The Chase Tower, New York © Kristen Cavanaugh, Flickr, reproduced under CC licensing

- Chances of Brexit being abandoned altogether have risen say analysts

- "No Brexit" at all is now the second most likely outcome of process.

- As Article 50 extension, possible 2nd referendum loom for UK voters.

Pound Sterling could rally by as much as five percent over coming weeks if Prime Minister Theresa May is able to get her Brexit proposals through parliament, according to analysts at J.P. Morgan.

Analysts at the Wall Street giant's London unit say there's now a 90% chance that either the Withdrawal Agreement will pass the House of Commons over the coming months or that there will be no Brexit at all, the bank says, which would be sure to generate further support for Sterling.

Sterling already entered the new week on its front foot as markets contemplate the supposedly increasing odds of a delay to the U.K.'s exit from the EU.

However, J.P. Morgan has gone a step further than many others in saying there is now a strong chance of the Brexit process being abandoned altogether.

No Brexit at all is now the second most likely outcome of the parliamentary process, with around a 40% probability of it being cancelled, although there's a larger 50% chance May's proposal is eventually approved by reluctant MPs.

"We had previously assigned the probability of 60:20:20 to an orderly Brexit, a no-deal Brexit, and no-Brexit, respectively, but revised this after the surprise ECJ ruling to 50:10:40," says Paul Meggyesi, head of currency strategy, in a note to clients. "Our central scenario is that GBP could rally by perhaps 3-5% assuming that parliament approves the withdrawal agreement, albeit this is unlikely to happen at the first time of asking."

Above: Pound-to-Dollar rate shown at daily intervals.

Members of parliament are widely expected to vote against Prime Minister Theresa May's Withdrawal Agreement in a vote schedule to take place in the House of Commons the evening of Tuesday, 15 January. Markets are already prepared for the outcome although they will watch the vote closely nonetheless because the scale of loss will be important.

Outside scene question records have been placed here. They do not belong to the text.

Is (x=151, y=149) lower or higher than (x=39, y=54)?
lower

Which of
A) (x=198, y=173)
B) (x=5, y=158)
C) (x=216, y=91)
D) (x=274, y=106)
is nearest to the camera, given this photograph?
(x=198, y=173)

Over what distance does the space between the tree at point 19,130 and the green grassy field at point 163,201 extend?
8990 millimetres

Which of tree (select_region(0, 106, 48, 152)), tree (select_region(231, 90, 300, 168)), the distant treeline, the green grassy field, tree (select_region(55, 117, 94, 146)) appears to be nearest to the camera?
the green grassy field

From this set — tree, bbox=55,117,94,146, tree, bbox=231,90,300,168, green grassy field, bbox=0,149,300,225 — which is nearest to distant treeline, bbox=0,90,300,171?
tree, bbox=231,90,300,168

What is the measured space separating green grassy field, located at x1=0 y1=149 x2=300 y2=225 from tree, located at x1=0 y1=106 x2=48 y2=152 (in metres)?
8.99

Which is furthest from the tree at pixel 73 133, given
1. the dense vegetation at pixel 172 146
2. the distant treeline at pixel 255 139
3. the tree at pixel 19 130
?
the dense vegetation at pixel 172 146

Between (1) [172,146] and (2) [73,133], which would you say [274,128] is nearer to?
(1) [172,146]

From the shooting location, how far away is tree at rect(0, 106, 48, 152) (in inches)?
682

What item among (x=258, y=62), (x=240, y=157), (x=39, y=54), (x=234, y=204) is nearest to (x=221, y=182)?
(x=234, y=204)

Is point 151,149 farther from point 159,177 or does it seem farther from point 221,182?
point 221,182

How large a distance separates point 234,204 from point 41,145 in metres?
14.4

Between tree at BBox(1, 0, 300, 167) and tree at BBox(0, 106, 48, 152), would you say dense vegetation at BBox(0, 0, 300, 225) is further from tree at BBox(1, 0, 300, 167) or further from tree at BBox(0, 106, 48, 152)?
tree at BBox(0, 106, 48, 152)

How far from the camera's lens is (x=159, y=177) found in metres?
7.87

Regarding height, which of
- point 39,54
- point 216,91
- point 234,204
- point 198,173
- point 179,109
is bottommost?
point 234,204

Meggyesi says that if the PM loses by 100 votes or less markets could take heart from it as such a level of opposition might not be so insurmountable come a second attempt to get the legislation through parliament. However, he warns that anything more than 150 votes could sink the pact "irrevocably", which would surely be bad for Sterling in the short-term.

Those MPs who oppose leaving the EU claim May's agreement will lead to too significant a break with the bloc, while those who favour leaving allege it will hand even further control to Brussels and produce an exit in name only.

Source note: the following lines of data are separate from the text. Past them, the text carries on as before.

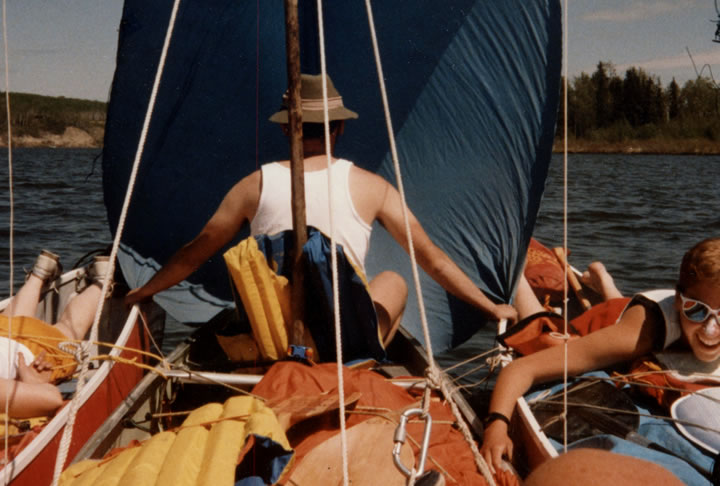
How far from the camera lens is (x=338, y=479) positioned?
5.40 ft

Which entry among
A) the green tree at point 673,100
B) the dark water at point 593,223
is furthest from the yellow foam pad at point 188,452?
the green tree at point 673,100

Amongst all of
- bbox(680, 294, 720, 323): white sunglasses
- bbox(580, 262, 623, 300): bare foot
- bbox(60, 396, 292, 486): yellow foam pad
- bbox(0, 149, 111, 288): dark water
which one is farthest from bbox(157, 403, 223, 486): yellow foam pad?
bbox(0, 149, 111, 288): dark water

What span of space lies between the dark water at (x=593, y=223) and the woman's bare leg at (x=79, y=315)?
962mm

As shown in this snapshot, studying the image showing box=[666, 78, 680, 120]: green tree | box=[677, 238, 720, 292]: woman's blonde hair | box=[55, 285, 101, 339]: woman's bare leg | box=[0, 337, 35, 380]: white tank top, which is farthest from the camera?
box=[666, 78, 680, 120]: green tree

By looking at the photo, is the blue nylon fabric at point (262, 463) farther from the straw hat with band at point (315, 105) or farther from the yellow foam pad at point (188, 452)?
the straw hat with band at point (315, 105)

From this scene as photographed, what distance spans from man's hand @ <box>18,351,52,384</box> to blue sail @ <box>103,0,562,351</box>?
1.46 metres

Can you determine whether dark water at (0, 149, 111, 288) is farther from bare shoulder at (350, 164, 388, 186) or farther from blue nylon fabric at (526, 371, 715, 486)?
blue nylon fabric at (526, 371, 715, 486)

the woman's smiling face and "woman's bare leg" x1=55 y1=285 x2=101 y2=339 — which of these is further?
"woman's bare leg" x1=55 y1=285 x2=101 y2=339

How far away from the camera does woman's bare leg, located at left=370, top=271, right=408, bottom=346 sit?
115 inches

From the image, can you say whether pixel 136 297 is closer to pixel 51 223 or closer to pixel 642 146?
pixel 51 223

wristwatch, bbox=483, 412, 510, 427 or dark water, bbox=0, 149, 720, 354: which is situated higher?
wristwatch, bbox=483, 412, 510, 427

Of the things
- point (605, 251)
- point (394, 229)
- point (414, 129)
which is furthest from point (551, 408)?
point (605, 251)

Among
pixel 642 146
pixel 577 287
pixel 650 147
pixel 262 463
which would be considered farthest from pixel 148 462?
pixel 642 146

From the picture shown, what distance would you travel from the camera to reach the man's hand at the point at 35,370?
2.69m
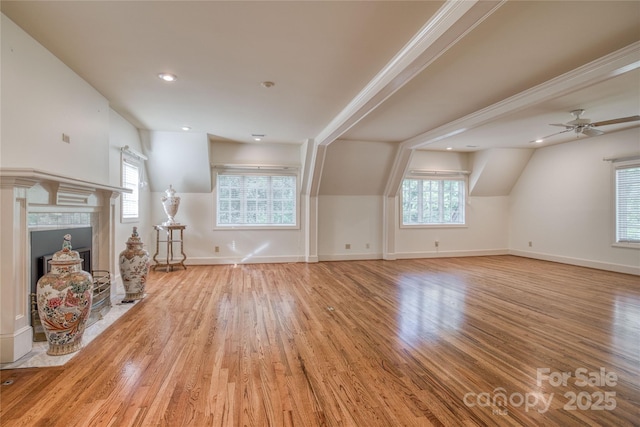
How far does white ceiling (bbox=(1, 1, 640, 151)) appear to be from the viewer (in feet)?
6.73

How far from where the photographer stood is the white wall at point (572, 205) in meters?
5.53

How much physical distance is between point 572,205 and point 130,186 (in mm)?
8450

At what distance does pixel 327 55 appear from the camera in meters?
2.63

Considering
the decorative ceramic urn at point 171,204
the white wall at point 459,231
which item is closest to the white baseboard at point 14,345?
the decorative ceramic urn at point 171,204

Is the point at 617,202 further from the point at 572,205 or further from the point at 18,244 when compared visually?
the point at 18,244

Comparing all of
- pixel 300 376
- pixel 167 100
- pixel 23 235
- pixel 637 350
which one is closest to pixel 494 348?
pixel 637 350

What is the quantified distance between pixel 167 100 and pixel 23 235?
2.18m

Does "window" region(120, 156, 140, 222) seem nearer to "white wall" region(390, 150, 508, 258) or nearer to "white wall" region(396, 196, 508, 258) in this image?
"white wall" region(390, 150, 508, 258)

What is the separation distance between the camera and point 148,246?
18.8 ft

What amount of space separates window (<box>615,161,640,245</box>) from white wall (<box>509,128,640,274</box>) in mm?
113

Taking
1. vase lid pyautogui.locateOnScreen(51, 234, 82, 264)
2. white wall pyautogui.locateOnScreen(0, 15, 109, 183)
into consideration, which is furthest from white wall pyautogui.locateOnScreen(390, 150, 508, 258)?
vase lid pyautogui.locateOnScreen(51, 234, 82, 264)

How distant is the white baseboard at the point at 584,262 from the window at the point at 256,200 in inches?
222

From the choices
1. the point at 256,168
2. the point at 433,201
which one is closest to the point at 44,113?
the point at 256,168

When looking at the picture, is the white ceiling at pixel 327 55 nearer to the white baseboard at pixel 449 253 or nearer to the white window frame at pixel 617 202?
the white window frame at pixel 617 202
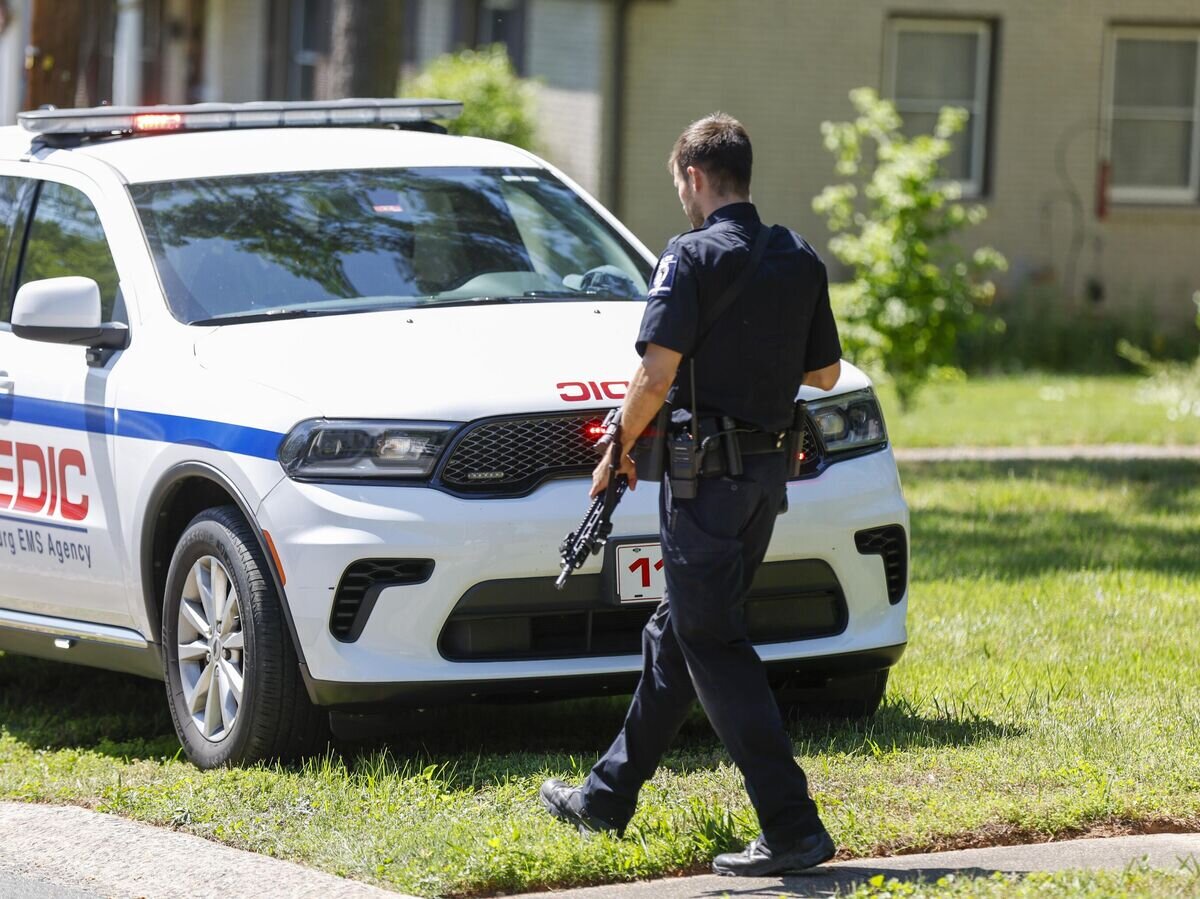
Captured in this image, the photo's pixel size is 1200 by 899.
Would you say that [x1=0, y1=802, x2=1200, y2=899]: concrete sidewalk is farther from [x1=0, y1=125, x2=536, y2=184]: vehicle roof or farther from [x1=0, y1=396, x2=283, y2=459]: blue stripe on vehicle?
[x1=0, y1=125, x2=536, y2=184]: vehicle roof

Most of both camps have pledged to vote against the deal but it is not known to what extent they are entrenched in their positions and so how easily some might change their minds.

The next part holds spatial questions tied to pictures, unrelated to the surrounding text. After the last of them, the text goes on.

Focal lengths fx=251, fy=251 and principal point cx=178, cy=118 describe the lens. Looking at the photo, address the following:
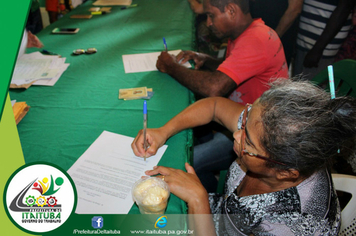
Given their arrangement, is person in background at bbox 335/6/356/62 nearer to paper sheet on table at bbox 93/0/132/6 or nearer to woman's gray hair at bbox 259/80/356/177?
woman's gray hair at bbox 259/80/356/177

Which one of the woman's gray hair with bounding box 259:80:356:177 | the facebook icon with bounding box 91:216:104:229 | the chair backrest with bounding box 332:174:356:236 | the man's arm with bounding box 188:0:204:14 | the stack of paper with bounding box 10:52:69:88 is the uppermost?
the woman's gray hair with bounding box 259:80:356:177

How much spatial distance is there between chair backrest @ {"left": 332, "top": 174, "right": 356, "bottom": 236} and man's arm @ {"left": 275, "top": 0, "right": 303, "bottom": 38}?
1499mm

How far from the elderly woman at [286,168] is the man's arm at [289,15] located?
1514 mm

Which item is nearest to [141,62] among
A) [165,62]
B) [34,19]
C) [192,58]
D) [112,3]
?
[165,62]

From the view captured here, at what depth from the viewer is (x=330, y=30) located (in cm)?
190

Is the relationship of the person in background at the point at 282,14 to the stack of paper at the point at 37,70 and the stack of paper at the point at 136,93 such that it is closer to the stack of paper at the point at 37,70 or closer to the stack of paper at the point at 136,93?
the stack of paper at the point at 136,93

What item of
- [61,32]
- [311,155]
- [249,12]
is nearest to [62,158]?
[311,155]

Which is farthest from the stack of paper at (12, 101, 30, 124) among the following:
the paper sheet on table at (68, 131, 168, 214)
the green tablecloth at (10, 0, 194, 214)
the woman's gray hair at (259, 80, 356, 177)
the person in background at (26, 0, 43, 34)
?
the person in background at (26, 0, 43, 34)

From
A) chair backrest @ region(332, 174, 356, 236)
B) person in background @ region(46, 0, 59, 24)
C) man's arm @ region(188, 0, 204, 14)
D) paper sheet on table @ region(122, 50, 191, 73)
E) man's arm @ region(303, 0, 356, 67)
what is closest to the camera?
chair backrest @ region(332, 174, 356, 236)

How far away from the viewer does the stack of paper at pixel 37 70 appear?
1510 millimetres

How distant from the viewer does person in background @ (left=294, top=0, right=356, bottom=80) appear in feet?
6.04

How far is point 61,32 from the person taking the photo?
219 cm

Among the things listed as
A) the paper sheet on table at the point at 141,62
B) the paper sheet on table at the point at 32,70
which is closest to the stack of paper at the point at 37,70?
the paper sheet on table at the point at 32,70

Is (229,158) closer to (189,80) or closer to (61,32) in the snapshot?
(189,80)
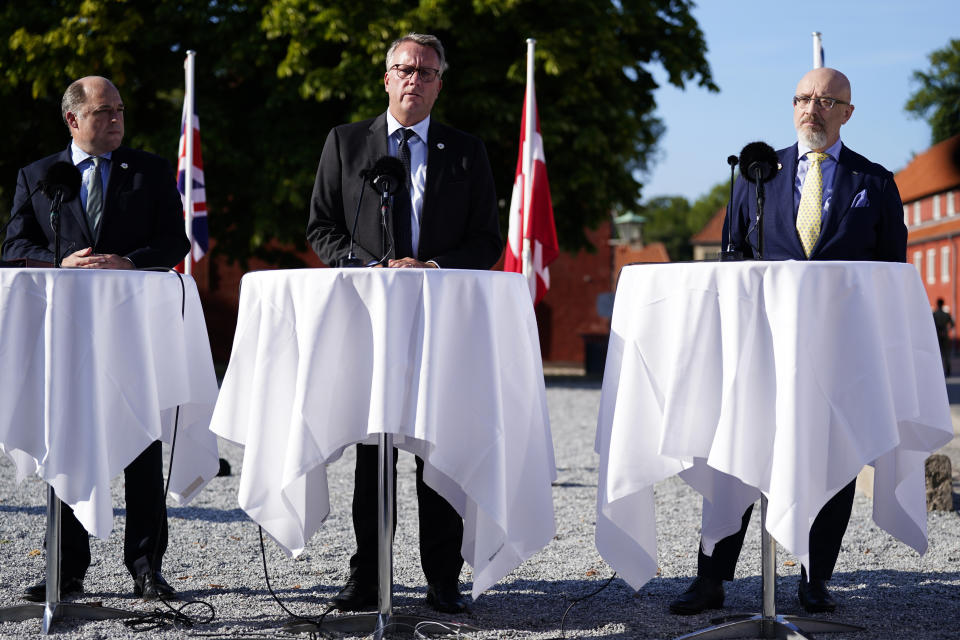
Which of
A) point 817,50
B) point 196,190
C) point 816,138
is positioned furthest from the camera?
point 196,190

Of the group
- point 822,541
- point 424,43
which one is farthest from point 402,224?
point 822,541

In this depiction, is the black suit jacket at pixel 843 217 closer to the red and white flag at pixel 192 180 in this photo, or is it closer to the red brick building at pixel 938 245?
the red and white flag at pixel 192 180

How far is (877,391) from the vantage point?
3.74 metres

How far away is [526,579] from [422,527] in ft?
2.96

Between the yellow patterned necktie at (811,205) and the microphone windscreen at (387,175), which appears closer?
the microphone windscreen at (387,175)

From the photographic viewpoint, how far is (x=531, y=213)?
438 inches

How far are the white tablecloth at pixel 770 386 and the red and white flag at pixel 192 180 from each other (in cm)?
871

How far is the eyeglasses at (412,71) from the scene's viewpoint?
14.5ft

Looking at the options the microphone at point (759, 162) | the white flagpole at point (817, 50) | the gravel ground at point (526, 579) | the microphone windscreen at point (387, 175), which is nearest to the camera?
the microphone windscreen at point (387, 175)

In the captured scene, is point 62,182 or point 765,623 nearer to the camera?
point 765,623

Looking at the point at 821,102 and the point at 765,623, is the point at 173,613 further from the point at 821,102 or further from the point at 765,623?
the point at 821,102

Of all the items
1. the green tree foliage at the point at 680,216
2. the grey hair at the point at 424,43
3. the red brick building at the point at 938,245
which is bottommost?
the grey hair at the point at 424,43

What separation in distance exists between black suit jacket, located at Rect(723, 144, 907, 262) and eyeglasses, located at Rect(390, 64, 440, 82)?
1.37m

"With less than three months until the end of the Article 50 process, there is thus a growing chance that UK political stalemate will necessitate an extension to the March deadline (EU approval is needed for this). In addition, the political pressure for a second referendum to resolve the standoff could well increase," says Meggyessi.

Meggyessi says opinion polls indicate a preference among voters for remaining in the European Union were a second referendum were to be held so if momentum for such a poll were to gather over the coming months Sterling would be sure to receive a sharp boost.

However, those polls also said before the 2016 referendum that the UK would vote to remain in the EU and it's clear that British exchange rates might see substantial volatility before such a vote were actually held.

Above: Pound-to-Dollar rate shown at weekly intervals.

J.P. Morgan's forecast is that the Pound-to-Dollar rate will recover to 1.34, from 1.28 Monday, before year-end and that the Pound-to-Euro rate will finish the year around its currenct level of 1.12.

The Pound-to-Dollar rate was quote 0.30% higher at 1.2869 Monday and is up 1.01% for the 2019 year-to-date, while the Pound-to-Euro rate was 0.16% higher at 1.1213 and has risen 0.87% since January 01.

Any failure by parliament to approve May's agreement will be seen by the market as making a 'no deal' Brexit more likely, because leaving the EU without any formal agreement is the default outcome established by the EU Withdrawal Act and Article 50 protocol in the Lisbon Treaty.

A 'no deal' outcome would see the UK default to doing business with EU countries on World Trade Organization (WTO) terms, which most analysts say would be bad for the economy and currency. Parliament has until ten minutes to midnight on March 29 in order to approve the agreement or an alternative.